After the Roe Act was overturned, the number of adolescent women sterilized doubled

Sophia Ferst remembers her reaction when she learned the Supreme Court had overturned Roe v. Wade: She had to sterilize herself.

Within a week, she asked her provider about performing the procedure.

Ferst, 28, said she always knew she didn’t want children. She also worries about becoming pregnant as a result of sexual violence and then losing access to abortion services. “It’s not a crazy idea anymore,” she said.

“I think kids are really frigid. I even see them in my therapy practice, but I understand that children require a lot of commitment,” she said.

In Montana, where Ferst lives, lawmakers passed several bills restricting access to abortion that were defeated in court. Forty-one states have bans or restrictions on abortion, according to the Guttmacher Institute, and in recent years anti-abortion groups have advocated for restrictions on access to contraception.

After Roe was rescinded in June 2022, doctors say a wave of adolescent people like Ferst have begun asking for constant contraception such as a tubal ligation, in which the fallopian tubes are removed, or a vasectomy.

Fresh research published this spring in JAMA Health Forum shows just how vast this wave of adolescent people is nationwide.

University of Pittsburgh researcher Jackie Ellison and her co-authors used TriNetX, a national medical records database, to track how many people between the ages of 18 and 30 were sterilized before and after the verdict. They found a piercing raise in sterilization in both men and women. Ellison said tubal ligations doubled from June 2022 to September 2023, and the number of vasectomies more than tripled during the same time period. Even with this raise, women are still sterilized at much higher rates than men. The number of vasectomies has stabilized at a recent, higher level, while the number of tubal ligations still appears to be increasing.

Tubal ligation among adolescent people has been slowly increasing over the years, but there has been a trend Dobbs v. Jackson Women’s Health Organization had a noticeable impact. “In response to this, we have seen quite a significant raise in the number of tubal ligations and vasectomies DobbsEllison said.

The data was not broken down by state. But at least in states like Montana, where the future of abortion rights is deeply uncertain, gynecologists and urologists say they’re noticing the phenomenon.

Gina Nelson, an obstetrician-gynecologist in Kalispell, Montana, said she is seeing women of all ages, with and without children, seeking sterilization because of the Supreme Court ruling. Dobbs decision.
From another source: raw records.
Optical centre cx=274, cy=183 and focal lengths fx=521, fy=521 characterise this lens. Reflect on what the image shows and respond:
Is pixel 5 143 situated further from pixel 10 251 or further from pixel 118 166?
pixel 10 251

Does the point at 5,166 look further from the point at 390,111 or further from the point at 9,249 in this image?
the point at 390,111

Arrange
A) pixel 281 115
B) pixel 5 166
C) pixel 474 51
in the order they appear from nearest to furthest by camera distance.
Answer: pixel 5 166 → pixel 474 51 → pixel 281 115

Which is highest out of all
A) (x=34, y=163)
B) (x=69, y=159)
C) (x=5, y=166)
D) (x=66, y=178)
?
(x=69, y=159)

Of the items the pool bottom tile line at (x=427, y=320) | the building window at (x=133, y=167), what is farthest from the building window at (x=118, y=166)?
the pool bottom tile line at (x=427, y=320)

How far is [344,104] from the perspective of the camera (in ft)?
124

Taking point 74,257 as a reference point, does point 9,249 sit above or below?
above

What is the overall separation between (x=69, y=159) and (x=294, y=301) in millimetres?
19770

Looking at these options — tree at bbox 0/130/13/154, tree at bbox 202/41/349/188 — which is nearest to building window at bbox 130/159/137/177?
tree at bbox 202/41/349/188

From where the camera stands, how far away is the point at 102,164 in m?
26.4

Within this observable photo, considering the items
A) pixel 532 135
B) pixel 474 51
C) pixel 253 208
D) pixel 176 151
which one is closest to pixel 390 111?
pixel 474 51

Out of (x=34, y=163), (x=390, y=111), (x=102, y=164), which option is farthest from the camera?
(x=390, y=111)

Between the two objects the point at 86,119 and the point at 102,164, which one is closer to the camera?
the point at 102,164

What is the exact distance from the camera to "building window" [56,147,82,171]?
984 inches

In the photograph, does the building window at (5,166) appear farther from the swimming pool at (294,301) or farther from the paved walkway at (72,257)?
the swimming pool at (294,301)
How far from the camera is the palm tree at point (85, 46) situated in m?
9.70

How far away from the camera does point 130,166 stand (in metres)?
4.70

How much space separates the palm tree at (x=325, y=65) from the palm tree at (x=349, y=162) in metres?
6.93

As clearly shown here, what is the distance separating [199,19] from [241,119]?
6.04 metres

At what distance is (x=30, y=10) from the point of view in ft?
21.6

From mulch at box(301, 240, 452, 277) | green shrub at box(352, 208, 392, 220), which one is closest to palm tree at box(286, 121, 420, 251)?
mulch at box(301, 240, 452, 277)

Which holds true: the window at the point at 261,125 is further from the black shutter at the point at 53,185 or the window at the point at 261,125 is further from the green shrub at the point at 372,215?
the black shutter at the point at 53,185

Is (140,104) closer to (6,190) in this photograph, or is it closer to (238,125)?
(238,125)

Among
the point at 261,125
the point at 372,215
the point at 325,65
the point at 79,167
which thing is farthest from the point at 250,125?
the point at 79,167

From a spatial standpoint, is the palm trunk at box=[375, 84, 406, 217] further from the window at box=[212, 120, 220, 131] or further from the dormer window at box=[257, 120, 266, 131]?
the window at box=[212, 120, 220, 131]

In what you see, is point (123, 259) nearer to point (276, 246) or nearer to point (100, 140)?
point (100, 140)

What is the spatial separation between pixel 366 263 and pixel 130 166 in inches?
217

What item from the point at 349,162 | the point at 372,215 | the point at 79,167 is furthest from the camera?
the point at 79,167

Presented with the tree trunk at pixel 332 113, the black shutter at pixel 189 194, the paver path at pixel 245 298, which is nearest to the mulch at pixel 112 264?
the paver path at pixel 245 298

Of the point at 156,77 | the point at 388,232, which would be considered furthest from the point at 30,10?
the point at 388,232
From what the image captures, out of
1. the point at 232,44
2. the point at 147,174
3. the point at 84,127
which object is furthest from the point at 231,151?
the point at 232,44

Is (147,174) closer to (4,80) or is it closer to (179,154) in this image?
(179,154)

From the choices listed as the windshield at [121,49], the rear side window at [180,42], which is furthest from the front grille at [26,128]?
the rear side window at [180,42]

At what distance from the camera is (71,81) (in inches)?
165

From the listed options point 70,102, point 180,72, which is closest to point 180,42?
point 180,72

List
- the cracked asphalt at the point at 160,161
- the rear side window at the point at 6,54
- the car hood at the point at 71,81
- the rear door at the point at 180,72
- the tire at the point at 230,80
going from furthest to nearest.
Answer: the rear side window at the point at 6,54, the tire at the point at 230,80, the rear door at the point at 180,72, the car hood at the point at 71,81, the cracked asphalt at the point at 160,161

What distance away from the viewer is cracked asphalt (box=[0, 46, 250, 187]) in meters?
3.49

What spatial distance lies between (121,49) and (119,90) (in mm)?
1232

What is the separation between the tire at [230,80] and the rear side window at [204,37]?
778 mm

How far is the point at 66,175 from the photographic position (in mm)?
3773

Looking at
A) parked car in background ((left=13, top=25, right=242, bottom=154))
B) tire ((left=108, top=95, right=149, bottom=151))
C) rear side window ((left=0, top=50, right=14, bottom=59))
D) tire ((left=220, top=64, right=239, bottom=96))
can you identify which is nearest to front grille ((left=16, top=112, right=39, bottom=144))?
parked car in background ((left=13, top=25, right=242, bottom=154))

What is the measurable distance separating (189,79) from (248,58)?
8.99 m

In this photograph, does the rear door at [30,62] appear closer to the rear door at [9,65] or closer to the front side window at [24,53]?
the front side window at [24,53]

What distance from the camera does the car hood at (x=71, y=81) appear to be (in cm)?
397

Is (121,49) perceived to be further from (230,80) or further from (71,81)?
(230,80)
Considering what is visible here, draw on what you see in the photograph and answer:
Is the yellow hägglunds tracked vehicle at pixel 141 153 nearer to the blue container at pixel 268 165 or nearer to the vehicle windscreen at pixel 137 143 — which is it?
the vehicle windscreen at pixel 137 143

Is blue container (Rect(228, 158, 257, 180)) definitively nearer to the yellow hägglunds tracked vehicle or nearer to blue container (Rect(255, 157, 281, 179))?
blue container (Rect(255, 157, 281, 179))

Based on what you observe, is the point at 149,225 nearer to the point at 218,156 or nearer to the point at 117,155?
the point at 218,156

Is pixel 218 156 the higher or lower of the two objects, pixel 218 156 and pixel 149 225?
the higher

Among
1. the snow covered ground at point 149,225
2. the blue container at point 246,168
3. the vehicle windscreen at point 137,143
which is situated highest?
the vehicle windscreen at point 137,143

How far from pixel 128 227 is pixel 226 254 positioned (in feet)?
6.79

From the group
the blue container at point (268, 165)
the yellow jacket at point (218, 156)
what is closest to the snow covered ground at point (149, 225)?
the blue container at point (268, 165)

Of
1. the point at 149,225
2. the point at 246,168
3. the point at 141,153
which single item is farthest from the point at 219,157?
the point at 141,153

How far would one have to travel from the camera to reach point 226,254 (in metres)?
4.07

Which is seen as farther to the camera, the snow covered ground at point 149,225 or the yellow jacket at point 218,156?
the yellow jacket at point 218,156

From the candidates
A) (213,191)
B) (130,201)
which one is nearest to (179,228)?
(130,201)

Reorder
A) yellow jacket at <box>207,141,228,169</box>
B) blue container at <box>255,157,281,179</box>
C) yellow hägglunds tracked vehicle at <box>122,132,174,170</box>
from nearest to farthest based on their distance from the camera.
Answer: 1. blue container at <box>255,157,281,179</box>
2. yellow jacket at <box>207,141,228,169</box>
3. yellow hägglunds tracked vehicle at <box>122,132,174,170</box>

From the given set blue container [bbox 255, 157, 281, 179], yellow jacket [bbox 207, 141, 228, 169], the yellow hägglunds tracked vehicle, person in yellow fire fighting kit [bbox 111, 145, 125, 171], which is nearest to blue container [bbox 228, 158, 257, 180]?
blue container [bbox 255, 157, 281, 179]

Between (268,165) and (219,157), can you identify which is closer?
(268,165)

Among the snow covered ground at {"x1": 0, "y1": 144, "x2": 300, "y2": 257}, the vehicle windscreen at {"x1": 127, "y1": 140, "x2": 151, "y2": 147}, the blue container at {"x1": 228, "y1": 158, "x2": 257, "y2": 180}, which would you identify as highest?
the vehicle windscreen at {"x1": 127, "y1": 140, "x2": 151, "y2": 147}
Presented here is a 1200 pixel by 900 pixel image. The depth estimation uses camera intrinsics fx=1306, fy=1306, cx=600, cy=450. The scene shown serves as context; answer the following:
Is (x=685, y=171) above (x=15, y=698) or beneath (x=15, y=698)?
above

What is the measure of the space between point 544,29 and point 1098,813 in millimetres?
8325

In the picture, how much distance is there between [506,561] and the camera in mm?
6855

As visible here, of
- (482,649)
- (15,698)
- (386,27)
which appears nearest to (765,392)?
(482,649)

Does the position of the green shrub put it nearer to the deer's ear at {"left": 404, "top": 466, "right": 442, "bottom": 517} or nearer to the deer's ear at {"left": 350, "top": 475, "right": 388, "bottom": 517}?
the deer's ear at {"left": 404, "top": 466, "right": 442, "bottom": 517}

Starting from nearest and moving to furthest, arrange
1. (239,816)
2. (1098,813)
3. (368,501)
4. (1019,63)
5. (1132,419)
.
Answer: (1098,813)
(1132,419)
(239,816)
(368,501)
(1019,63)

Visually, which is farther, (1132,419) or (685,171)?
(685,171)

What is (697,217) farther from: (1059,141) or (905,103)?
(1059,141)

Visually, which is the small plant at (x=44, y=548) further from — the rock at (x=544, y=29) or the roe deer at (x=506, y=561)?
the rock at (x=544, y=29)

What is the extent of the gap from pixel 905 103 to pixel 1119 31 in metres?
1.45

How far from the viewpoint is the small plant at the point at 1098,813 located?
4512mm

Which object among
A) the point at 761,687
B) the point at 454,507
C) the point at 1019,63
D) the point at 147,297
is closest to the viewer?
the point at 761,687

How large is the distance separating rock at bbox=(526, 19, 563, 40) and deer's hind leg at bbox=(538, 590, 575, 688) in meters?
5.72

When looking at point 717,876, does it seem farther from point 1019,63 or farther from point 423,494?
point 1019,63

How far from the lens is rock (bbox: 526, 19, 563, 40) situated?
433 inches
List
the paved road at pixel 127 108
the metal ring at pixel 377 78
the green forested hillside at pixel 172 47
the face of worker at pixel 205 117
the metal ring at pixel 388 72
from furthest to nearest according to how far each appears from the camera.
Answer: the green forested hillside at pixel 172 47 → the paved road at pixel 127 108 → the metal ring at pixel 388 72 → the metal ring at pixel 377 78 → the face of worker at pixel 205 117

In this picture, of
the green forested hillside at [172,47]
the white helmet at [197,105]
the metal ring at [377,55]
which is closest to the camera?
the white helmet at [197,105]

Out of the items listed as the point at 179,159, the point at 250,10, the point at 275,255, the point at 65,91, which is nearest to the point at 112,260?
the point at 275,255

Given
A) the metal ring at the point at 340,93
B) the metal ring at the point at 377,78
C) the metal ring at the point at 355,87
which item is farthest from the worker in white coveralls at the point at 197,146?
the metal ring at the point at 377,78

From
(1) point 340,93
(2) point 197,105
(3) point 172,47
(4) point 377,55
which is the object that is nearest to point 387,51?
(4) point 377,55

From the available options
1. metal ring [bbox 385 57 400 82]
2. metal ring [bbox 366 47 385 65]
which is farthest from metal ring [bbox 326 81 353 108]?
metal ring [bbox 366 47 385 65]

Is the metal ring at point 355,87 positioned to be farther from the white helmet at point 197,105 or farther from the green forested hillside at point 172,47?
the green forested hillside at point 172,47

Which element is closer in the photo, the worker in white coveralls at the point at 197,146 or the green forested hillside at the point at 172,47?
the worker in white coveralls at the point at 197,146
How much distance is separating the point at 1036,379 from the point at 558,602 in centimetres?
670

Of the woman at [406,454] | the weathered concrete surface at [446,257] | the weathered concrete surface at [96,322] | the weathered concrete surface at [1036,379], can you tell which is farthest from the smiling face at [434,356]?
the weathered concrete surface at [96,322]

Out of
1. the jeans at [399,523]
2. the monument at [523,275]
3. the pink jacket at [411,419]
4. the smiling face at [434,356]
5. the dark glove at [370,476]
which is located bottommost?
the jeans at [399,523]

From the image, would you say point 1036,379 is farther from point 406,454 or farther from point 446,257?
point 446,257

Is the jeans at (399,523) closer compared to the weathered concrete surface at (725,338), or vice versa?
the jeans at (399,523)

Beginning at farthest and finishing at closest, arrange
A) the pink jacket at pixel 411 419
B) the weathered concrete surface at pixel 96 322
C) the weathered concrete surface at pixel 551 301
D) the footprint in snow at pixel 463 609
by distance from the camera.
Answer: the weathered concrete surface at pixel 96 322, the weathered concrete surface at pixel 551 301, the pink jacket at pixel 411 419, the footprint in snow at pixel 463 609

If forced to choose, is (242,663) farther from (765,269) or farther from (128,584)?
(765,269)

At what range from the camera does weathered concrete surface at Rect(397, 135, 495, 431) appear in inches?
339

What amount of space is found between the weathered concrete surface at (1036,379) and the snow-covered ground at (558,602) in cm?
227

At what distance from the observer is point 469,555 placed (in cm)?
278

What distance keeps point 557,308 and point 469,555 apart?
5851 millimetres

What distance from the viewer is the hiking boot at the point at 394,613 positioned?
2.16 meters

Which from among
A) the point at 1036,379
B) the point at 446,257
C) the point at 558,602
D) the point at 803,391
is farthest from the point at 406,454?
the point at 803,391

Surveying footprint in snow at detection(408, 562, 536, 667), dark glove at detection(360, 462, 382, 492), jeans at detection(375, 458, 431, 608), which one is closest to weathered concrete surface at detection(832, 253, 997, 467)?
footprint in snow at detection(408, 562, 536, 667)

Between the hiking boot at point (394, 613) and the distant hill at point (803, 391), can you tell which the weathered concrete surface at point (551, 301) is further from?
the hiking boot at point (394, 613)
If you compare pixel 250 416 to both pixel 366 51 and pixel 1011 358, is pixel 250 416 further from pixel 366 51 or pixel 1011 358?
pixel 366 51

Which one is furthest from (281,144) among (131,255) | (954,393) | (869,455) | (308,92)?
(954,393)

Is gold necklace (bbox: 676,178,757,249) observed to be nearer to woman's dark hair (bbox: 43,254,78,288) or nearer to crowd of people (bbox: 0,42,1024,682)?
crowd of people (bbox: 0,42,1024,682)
She said the biggest change is in adolescent patients who do not have children seeking sterilization. She said it’s a huge change from when she started exercising 30 years ago.

Nelson said she believes she is better prepared to discuss the entire process now than she was in the 1990s, when she first asked the 21-year-old patient to be sterilized. “I wanted to respect her rights, but I also wanted her to consider some future scenarios,” she said, “so I actually had her write an essay for me, and then she brought it in, jumped through all the barriers, and I tied off her tubes.”

Nelson stated that she does not currently force patients to do so, but she still believes she has a responsibility to facilitate patients consider their requests deeply. Schedules time with patients to talk about the risks and benefits of all contraceptive options. She said she believes it will facilitate her patients make an informed decision about starting constant contraception.

The American College of Obstetricians and Gynecologists supports Nelson’s practice.

Louise King, an assistant professor of obstetrics at Harvard Medical School who helps lead ACOG’s ethics committee, said providers are increasingly coming around to the idea of ​​listening to their patients rather than deciding for them whether they can employ constant contraception because of age or have kids.

King said some adolescent patients who inquire about sterilization never pursue the procedure. She recalled one of her recent patients who decided against tubal ligation after King talked to them about the IUD.

“They were afraid of pain,” she added. However, after she assured the patient that she would be under anesthesia and would not feel pain, they decided to employ an intrauterine device – a reversible method of contraception.

Helena obstetrician Alexis O’Leary sees a difference between younger and older providers when it comes to female sterilization. O’Leary completed her residency six years ago. She said older doctors are more reluctant to sterilize younger patients.

“I regularly accept patients who are turned down by others because, ‘Oh, maybe you’d like to have children in the future.’ – You don’t have enough children. “Are you sure you want to do this? It’s not reversible,” she said.

This is what happened to Ferst the first time she tried to have her tubes tied.

She asked her doctor for it after about a year of wearing an IUD. Ferst remembers her OB-GYN asking her to bring her then-male partner and her parents to talk about whether she could be sterilized.

“I was shocked by it,” she said.

So Ferst stayed with her IUD. But uncertainty about abortion laws in Montana prompted her to ask again.

She found a younger obstetrician-gynecologist who agreed to sterilize her this year.

This article was reprinted from khn.orga nationwide newsroom dealing with broadly understood journalism about health issues and being one of the main operational programs of KFF – an independent source of health policy research, surveys and journalism.